■ Short exercise: Lay out the material starting at the line containing "Looking at this" and ending at the line containing "34.9 inches" as a two-column CSV with the headers text and answer. Put each piece of text beside its answer, one pair per row, with every field in quotes and any line breaks changed to spaces.

Begin

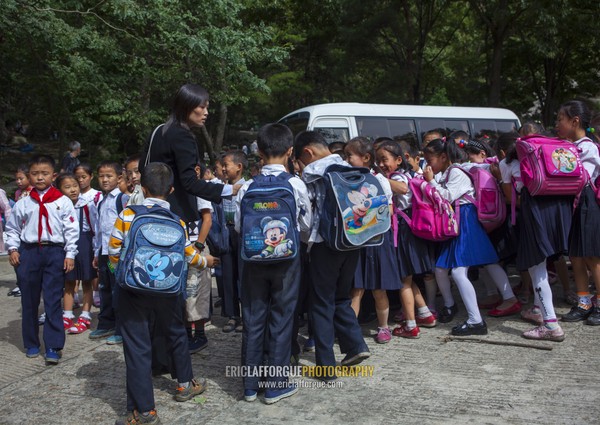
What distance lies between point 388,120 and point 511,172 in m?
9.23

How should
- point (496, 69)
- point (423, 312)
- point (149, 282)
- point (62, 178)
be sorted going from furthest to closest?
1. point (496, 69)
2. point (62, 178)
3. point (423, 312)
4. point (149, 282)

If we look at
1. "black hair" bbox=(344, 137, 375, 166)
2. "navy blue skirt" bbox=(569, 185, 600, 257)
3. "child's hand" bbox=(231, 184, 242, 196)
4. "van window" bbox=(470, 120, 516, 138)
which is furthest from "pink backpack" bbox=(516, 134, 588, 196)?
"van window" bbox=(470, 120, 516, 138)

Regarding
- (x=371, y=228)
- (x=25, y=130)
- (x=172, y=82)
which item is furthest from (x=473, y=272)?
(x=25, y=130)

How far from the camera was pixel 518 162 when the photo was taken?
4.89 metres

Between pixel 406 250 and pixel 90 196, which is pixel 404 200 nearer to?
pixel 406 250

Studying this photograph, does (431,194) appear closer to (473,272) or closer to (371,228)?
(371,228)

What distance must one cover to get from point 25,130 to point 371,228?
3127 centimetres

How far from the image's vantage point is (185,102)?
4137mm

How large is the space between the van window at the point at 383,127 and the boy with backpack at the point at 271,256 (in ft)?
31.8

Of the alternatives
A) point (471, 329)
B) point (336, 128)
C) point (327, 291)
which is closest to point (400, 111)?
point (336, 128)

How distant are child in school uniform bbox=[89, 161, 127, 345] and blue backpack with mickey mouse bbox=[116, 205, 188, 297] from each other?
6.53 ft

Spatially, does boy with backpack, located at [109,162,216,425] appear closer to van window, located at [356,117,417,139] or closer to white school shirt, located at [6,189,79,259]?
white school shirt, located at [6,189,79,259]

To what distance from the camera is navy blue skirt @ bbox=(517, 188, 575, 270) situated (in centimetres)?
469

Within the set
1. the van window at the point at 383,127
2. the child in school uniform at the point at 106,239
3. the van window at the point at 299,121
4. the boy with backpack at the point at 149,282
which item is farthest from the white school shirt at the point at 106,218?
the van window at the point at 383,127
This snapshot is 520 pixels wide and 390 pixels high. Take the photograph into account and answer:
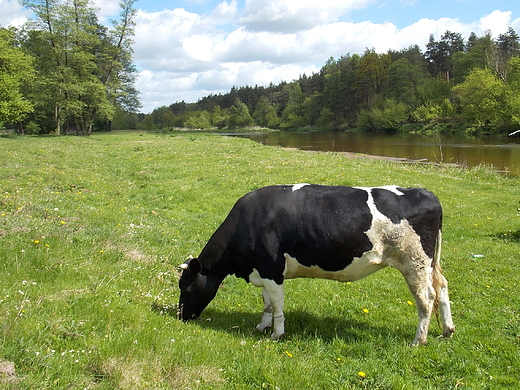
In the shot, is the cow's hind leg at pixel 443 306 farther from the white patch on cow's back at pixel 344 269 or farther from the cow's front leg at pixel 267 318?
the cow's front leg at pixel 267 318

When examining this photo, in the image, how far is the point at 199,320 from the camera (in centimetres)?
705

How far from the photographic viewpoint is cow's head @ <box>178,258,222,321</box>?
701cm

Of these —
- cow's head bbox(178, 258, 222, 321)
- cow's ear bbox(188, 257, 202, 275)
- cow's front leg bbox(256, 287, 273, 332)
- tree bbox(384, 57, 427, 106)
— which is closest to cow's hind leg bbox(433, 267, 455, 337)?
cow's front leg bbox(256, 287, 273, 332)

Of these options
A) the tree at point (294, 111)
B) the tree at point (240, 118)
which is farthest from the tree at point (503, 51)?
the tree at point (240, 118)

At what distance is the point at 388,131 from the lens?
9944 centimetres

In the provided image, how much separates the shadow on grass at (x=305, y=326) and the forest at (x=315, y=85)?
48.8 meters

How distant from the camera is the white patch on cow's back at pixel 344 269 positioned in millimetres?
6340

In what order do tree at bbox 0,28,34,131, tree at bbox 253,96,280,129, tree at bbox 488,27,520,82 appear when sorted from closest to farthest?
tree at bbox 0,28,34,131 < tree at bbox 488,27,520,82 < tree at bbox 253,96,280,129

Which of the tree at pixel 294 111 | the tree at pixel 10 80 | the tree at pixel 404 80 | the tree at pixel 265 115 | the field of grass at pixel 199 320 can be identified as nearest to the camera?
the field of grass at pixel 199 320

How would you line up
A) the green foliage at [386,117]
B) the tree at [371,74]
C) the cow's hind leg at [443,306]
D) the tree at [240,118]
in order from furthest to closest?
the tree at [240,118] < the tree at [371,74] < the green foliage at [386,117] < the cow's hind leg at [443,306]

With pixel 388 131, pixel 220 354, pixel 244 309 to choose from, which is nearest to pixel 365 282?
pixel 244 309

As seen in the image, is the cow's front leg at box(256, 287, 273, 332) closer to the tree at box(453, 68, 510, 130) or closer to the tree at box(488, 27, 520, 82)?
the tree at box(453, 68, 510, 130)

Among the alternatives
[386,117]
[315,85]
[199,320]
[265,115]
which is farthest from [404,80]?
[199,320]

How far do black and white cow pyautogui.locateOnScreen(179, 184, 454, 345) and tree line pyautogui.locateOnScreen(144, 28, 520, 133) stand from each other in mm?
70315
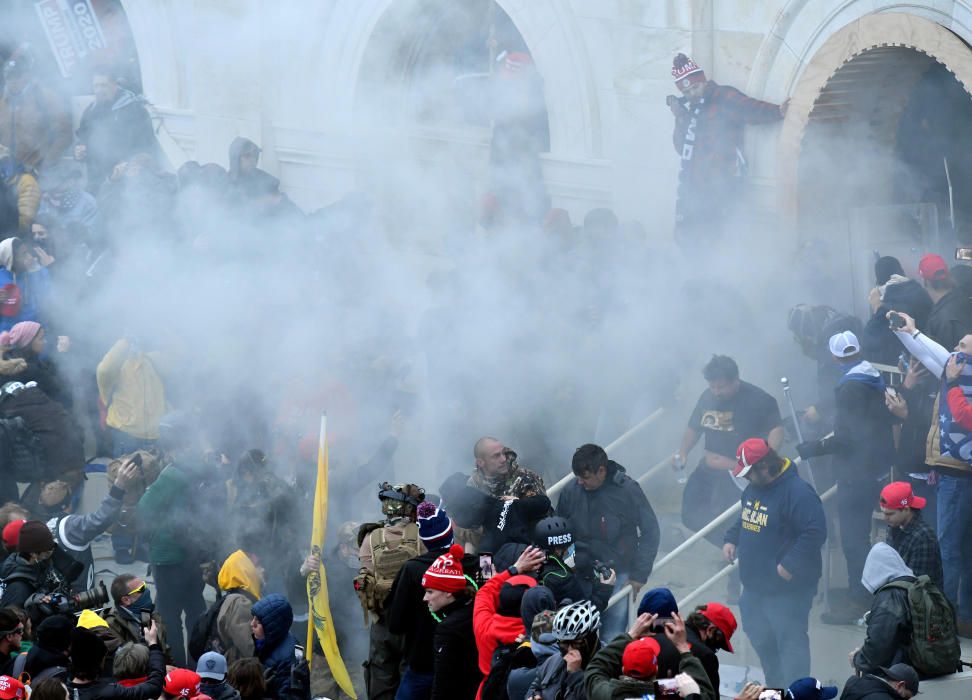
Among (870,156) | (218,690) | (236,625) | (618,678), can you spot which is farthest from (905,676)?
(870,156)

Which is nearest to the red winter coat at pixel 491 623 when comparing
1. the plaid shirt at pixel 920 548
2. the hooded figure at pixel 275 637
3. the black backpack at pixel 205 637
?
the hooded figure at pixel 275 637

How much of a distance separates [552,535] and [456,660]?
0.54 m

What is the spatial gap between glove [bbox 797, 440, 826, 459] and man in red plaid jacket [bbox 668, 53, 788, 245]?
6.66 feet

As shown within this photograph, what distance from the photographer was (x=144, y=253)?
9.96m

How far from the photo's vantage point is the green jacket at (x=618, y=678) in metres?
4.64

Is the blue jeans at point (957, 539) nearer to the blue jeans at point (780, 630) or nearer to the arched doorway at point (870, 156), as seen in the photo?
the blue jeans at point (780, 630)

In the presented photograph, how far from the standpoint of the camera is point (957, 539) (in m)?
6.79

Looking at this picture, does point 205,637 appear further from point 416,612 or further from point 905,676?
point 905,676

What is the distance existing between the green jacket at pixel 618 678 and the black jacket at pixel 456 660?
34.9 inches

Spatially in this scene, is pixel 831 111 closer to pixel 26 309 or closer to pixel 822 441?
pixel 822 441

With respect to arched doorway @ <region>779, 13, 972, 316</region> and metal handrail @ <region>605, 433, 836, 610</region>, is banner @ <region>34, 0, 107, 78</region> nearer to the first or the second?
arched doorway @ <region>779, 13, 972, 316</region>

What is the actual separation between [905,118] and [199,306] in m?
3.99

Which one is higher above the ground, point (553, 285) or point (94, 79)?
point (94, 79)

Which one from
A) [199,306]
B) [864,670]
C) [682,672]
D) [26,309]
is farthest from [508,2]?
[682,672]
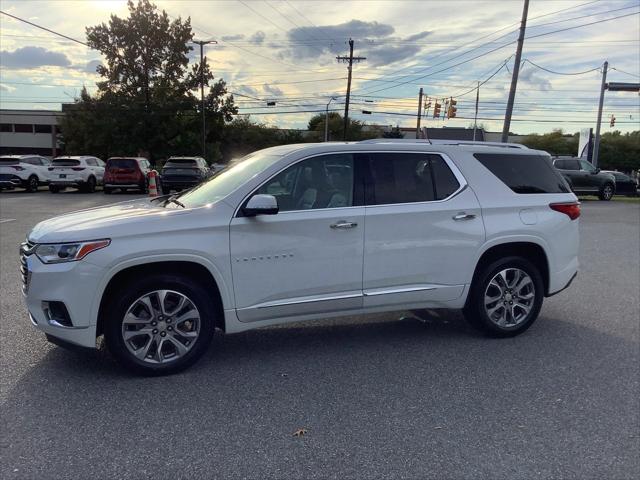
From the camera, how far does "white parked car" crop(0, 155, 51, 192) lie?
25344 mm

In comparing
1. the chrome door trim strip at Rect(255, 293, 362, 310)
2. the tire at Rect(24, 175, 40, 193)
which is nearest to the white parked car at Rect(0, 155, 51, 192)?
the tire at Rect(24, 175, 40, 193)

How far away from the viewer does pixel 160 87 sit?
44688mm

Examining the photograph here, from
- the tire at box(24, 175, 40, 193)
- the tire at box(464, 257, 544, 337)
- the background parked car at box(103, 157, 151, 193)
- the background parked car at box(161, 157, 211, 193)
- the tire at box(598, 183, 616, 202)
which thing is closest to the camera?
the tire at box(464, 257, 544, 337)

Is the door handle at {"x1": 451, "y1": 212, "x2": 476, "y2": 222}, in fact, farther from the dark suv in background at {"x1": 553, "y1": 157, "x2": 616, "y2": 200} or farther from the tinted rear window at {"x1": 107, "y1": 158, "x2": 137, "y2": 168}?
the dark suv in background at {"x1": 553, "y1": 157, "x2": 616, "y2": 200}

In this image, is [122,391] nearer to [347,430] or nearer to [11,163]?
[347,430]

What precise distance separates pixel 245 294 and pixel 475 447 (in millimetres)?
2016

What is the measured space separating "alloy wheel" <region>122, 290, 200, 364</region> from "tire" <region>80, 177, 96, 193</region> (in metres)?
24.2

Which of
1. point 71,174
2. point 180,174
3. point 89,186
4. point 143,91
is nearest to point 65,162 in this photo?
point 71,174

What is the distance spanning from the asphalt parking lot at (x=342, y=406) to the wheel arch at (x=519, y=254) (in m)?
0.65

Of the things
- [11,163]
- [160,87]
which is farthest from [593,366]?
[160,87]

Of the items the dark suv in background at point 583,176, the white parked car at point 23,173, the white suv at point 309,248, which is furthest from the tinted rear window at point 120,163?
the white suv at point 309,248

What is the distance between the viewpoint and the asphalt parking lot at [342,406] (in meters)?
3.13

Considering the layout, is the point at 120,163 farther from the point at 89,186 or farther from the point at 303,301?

End

■ Response:
text,answer
"Looking at this picture, does point 205,637 appear further from point 416,612 or further from point 905,676?","point 905,676"
"What is the distance existing between the green jacket at pixel 618 678 and the black jacket at pixel 456 660?","34.9 inches"